Murat
Belge
Sınıfsal
değişimler
Türkiye’nin siyaset hayatında “vesayet” diye andığımız dönemin
gerilemesinde dış konjonktür kadar iç koşulların da payı olduğu
kanısındayım. “İç koşul” deyince, bundan öncelikle anlaşılması
gereken şey, eski “devletçi” sistemin kendini tüketmiş olması.
Ama bu da izole bir olay değil. Bütün arızalarıyla bir devletçi
sistem vardı, çünkü bazı ihtiyaçlara cevap veriyordu. Bu
ihtiyaçlar ortadan kalktı; çünkü burjuvazi genel olarak
güçlendi. Yani bir yandan yaygınlaştı; bir yandan derinleşti.
Kendi varolsa da etkilerini siyaset alanına uzatamayan arkaik
taşra burjuvazisi şimdi ciddi bir olgu olarak ortada. Gümrük
Birliği sonrasında Avrupa ile ciddi ilişkiler kurmuş durumda.
Ama Cumhuriyet’in erken dönemlerinde “tekelci devlet
kapitalizmi” dediğimiz yöntemle oluşan ve bugün artık “büyük
burjuvazi” diyebileceğimiz kesim de güçlendi ve siyasî yapı
karşısında görece özerk konumunu edindi. Onun da o yapı üzerinde
etkileri var (şu dönemde muhalefet etme biçimini alıyor, daha
doğrusu o biçimi almak zorunda bırakılıyor).
Bütün bu gelişmelerde ne yazık ki Türkiye solunun payı asgaride
kaldı.
Evet, en azından Cumhuriyet’in kuruluşundan bu yana devlet
ülkenin “kapitalizm yoluyla” kalkınması kararını vermiş durumda
ve bu kararından herhangi bir sapma olmasına izin vermedi.
“Misyon” buysa, “sol”un burada işi yok, diyebilirsiniz.
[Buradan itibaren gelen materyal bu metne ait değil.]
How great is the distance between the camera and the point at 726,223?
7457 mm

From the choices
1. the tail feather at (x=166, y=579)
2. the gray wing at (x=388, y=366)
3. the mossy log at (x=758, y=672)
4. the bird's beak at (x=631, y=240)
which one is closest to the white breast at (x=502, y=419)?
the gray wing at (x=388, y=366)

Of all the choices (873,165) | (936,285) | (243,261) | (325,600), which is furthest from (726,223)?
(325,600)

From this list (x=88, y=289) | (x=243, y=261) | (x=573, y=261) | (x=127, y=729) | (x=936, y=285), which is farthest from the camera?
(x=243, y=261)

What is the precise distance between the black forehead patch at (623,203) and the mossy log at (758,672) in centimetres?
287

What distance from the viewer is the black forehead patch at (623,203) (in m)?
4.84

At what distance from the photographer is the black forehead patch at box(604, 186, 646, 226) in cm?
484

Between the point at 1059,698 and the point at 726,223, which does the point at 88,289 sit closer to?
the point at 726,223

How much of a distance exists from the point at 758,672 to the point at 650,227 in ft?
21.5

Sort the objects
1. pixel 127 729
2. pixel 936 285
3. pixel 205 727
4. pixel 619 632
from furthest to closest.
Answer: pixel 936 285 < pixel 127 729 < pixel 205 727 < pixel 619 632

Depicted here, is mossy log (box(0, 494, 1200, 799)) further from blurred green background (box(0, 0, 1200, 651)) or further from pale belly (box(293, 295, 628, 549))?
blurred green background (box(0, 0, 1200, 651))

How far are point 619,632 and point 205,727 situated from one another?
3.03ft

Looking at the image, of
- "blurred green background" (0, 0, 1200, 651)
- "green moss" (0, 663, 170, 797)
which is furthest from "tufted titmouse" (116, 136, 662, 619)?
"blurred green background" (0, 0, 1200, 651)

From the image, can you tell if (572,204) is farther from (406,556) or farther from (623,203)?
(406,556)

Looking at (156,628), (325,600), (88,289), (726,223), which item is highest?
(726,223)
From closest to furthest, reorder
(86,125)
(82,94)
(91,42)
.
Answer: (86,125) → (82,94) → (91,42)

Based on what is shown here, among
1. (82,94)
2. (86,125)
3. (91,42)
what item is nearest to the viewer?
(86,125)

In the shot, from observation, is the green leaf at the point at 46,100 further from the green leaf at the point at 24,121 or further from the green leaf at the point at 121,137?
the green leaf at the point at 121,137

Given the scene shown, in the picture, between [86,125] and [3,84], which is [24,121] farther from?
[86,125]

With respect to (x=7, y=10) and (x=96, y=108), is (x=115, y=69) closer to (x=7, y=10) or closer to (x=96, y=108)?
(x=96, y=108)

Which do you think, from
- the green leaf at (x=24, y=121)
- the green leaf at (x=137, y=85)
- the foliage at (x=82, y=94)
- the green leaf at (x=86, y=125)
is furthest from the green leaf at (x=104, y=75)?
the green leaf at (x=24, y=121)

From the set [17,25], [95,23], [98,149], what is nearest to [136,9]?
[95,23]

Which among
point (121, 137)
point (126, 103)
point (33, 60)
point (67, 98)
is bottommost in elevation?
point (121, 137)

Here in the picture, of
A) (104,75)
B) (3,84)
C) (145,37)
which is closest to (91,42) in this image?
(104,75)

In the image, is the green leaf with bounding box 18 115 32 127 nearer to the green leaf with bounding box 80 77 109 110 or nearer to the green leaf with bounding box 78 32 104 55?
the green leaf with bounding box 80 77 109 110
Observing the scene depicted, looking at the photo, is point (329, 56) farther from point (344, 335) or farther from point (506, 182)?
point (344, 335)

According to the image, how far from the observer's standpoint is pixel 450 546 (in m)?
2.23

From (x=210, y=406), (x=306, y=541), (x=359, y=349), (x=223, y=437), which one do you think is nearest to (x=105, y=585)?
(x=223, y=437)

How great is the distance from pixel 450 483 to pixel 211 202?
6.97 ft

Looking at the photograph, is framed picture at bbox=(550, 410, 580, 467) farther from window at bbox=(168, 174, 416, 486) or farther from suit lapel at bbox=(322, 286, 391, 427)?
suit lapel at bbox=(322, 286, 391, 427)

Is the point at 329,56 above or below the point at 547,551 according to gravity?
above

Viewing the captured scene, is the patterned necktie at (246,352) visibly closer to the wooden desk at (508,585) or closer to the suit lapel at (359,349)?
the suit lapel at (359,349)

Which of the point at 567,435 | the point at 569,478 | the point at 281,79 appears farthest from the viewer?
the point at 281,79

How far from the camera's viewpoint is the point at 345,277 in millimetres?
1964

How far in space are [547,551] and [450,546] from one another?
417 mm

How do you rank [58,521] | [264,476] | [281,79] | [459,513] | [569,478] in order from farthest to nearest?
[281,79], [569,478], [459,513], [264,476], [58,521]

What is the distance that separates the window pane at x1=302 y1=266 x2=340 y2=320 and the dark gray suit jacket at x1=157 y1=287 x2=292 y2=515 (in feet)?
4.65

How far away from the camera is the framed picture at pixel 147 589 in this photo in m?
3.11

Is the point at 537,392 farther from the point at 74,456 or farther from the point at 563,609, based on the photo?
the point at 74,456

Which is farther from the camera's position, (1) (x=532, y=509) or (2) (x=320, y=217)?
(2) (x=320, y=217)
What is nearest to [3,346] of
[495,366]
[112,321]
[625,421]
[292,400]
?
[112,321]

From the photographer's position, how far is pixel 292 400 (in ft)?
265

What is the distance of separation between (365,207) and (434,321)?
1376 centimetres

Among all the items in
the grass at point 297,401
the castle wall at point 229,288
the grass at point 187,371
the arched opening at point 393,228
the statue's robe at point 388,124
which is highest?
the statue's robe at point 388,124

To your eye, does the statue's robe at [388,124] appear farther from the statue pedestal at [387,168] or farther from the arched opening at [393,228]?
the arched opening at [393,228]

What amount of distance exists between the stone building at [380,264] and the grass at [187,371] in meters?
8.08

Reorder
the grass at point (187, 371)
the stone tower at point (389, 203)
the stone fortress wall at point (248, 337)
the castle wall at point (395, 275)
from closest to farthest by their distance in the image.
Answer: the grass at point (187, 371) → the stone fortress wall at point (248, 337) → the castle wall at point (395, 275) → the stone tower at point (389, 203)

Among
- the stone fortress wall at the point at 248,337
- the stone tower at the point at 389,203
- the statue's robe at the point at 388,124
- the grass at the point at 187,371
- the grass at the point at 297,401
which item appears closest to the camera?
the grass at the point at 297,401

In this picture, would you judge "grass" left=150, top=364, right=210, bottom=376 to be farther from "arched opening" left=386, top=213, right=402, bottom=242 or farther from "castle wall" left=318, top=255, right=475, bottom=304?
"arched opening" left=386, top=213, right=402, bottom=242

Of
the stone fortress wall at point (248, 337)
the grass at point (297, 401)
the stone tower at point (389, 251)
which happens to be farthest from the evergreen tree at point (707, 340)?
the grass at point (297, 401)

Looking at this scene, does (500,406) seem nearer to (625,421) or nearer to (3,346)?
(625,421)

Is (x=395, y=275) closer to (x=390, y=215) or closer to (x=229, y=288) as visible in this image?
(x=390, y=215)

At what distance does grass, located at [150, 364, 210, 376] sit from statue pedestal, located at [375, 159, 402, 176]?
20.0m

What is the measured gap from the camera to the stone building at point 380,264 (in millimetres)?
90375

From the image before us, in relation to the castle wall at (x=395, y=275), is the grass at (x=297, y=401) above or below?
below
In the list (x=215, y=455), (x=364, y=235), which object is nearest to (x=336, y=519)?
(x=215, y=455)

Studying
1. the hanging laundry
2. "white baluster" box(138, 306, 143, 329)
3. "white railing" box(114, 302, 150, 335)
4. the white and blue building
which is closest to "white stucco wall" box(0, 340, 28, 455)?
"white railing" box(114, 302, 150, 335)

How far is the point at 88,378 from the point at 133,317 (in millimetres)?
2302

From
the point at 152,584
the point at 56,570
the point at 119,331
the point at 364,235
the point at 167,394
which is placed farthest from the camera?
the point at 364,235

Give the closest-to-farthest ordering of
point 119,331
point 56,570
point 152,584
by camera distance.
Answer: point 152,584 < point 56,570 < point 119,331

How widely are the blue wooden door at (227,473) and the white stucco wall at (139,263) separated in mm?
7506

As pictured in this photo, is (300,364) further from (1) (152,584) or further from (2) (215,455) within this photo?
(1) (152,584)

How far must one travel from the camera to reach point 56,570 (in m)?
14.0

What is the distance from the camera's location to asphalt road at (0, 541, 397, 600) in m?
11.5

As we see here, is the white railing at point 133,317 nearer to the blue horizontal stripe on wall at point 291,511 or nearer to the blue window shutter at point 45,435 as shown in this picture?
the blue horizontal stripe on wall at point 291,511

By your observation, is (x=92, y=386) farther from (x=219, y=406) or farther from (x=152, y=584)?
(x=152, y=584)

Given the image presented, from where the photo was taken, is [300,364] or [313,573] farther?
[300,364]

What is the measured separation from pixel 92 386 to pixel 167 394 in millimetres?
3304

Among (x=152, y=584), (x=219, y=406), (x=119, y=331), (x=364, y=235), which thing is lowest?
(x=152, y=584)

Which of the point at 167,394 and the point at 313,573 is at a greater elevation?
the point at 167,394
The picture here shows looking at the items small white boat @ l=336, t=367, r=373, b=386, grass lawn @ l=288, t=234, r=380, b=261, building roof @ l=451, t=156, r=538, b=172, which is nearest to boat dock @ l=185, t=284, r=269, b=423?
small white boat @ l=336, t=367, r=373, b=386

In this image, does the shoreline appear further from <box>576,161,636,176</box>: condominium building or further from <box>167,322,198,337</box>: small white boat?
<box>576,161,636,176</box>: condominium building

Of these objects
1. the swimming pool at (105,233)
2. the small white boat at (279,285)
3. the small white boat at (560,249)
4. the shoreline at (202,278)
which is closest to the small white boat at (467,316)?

Bu doğru
değil. “Sol”un her durumda bir “işi” vardır. Böyle bir süreçte
temel işlevi de “ekonomik”ten çok “politik”ti. “Feasible” bir
sosyalizm programını sürekli gözönünde tutarken, demokrasinin
genişlemesini temel alan bir muhalefet yapabilirdi ve
yapmalıydı. Ama kendini “Türkiye solu” içinde bir parça olarak
tanımlayan akımların, çizgilerin hepsinin zihnî yapısında
kapitalizmden önce emperyalizm vardı. Halen de öyle.
“Demokrasi”den bu grupların anladığı şeyse, genel olarak, 30’lu
yıllara, tek-parti dönemine dönmekti. Yani, TSK içindeki
cuntacılıkla örtüşen bir ideoloji. Dolayısıyla burada yerine
getirilen iş “demokrasi” kavramının altüst edilmesinden başka
bir şey olamadı.
Bu koşullarda burjuvazi de kendi ölçüleri içinde daha
“demokratik” olmayı öğrenmesi yolunda bir baskıya uğramadı.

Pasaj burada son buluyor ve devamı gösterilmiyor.